Pourtant, dès son arrivée, Carola Rackete est arrêtée : le gouvernement italien, soumis à l’influent Matteo Salvini, ministre de l’Intérieur d’extrême droite, a durci sa législation l’an dernier, interdisant l’accès portuaire aux navires d’ONG secourant les personnes migrantes en Méditerranée. Bateaux qui, depuis juin, peuvent être saisis. L’affréteur risque une amende de 50 000 euros et la capitaine jusqu’à vingt ans de prison. Saisie, la justice italienne a cependant rapidement remis en liberté la militante : elle a statué mardi 2 juillet qu’elle n’avait pas outrepassé le droit maritime, mettant pour l’occasion le droit italien en porte-à-faux avec les engagements internationaux signés par l’État (1).
L’affaire a immédiatement déclenché une nouvelle crise européenne. Matteo Salvini a qualifié « d’acte criminel, d’acte de guerre » la décision de Carola Rackete, dont le navire a brièvement tassé contre un quai une vedette de garde-côtes qui s’opposait à l’accostage. Le ministre de l’Intérieur a par ailleurs attaqué les Pays-Bas, « qui se foutent des agissements d’un bateau battant leur pavillon » (c’est le cas du Sea Watch 3), et l’Allemagne, « qui n’a rien fait ». Son homologue français, Christophe Castaner, a réaffirmé que la politique italienne de fermeture des ports est contraire au droit maritime, alors que la porte-parole du gouvernement, Sibeth Ndiaye, dénonçait « une stratégie d’hystérisation ». Quant au ministre allemand des Affaires étrangères, Heiko Maas, il a demandé une « clarification rapide » des accusations visant sa concitoyenne, alors que « le sauvetage des vies est une obligation humanitaire » et ne devait pas « être criminalisé ».
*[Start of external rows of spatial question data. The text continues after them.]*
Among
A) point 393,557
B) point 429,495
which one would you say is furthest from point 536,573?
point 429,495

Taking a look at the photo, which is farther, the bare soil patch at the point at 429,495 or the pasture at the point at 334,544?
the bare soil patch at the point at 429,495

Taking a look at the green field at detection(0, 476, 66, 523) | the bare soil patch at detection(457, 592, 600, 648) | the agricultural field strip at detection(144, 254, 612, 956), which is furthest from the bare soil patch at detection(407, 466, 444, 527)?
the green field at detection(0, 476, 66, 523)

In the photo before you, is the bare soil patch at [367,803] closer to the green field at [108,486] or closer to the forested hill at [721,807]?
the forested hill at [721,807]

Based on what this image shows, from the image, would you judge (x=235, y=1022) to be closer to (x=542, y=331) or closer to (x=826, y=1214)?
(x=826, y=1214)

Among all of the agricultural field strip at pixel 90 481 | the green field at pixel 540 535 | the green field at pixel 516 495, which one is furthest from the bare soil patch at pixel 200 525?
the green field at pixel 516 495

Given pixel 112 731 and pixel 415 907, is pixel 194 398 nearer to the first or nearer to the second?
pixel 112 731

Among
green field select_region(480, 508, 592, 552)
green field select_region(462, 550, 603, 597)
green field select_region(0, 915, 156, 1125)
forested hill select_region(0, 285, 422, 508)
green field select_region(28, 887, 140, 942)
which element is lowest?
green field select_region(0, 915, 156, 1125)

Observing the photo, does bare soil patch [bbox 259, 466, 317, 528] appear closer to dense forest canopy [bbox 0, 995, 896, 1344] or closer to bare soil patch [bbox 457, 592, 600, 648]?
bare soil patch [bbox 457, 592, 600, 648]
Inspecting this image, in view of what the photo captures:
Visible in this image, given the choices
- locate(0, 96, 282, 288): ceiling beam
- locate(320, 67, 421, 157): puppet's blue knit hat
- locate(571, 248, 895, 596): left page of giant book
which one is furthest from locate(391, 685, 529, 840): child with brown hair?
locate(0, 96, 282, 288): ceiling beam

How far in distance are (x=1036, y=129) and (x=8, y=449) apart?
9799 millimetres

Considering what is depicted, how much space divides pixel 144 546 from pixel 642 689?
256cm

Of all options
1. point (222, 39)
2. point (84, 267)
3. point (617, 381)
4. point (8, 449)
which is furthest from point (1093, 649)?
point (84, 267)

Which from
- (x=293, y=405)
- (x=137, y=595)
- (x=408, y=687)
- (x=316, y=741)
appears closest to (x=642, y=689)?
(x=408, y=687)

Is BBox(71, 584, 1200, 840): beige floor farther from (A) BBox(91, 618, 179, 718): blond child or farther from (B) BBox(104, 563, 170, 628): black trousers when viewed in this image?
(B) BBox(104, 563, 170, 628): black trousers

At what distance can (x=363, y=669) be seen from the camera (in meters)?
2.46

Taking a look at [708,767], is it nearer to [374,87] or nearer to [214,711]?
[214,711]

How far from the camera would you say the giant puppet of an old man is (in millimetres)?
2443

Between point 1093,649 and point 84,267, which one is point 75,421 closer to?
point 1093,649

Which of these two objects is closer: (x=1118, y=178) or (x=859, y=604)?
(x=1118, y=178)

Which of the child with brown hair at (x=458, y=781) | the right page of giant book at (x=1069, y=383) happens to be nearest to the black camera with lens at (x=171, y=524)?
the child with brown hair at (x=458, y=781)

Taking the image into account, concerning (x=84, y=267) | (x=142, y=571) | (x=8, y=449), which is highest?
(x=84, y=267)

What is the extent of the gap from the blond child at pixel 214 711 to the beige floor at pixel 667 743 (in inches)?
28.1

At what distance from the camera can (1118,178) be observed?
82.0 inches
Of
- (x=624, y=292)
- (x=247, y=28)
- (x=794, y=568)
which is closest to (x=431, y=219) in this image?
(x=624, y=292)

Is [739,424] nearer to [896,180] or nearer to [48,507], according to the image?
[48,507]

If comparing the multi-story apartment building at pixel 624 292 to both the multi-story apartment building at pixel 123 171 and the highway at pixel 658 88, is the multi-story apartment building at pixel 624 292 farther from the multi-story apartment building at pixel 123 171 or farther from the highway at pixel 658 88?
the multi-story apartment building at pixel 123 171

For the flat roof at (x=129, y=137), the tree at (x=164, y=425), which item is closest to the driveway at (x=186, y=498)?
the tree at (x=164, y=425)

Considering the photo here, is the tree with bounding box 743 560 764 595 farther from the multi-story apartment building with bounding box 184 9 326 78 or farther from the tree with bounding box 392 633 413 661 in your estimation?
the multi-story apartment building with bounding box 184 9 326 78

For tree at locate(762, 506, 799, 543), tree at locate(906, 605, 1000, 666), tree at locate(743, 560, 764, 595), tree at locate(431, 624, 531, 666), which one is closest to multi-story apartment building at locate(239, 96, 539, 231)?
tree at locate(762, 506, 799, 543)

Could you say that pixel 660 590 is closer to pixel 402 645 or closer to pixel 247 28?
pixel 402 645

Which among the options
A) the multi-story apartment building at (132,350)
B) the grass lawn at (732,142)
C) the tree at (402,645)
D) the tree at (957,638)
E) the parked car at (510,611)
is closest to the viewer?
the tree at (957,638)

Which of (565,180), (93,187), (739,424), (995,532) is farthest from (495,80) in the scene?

Cette passe d’armes jette une lumière de plus en plus crue sur l’hypocrisie communautaire, alors que le scandale humanitaire s’aggrave depuis quelques mois. Le renforcement des frontières extérieures de l’Union et les restrictions imposées par l’Italie ont considérablement réduit l’activité des navires humanitaires, dont l’une des priorités est désormais d’empêcher la récupération par les garde-côtes libyens des personnes migrantes, promises à une détention qui les expose à toutes sortes d’exactions.
Il y a un an, sous la pression de l’Italie, point d’entrée privilégié de ces migrations en raison de sa proximité avec l’Afrique du Nord, l’Union adoptait le principe de « plateformes de débarquement » hors de l’Union et de « centres contrôlés ». Vite abandonnés, car inapplicables dans le principe et en infraction avec le droit international.
Pour l’Italie, bien qu’elle ait reçu environ 1 milliard d’euros de soutien de la part de l’Union, l’équation n’a donc guère changé. Et la France et l’Allemagne, qui fustigent la rhétorique incendiaire de Matteo Salvini, se montrent incapables de s’accorder sur une réforme de la politique migratoire de l’Union. En avril, le même Castaner qui fait la leçon à l’Italie s’interrogeait sur le rôle de l’association SOS Méditerranée, « complice » des passeurs. En juin 2018, le président Emmanuel Macron stigmatisait de même les ONG, jugeant qu’elles finissent par « faire le jeu » de ces derniers.
(1) Coïncidence qui va rapidement exacerber ce débat, le procès de Pia Klemp vient de s’ouvrir en Italie pour des accusations identiques. La capitaine allemande, qui a piloté un temps le Sea Watch 3, a sauvé des milliers de vies en Méditerranée entre 2016 et 2017.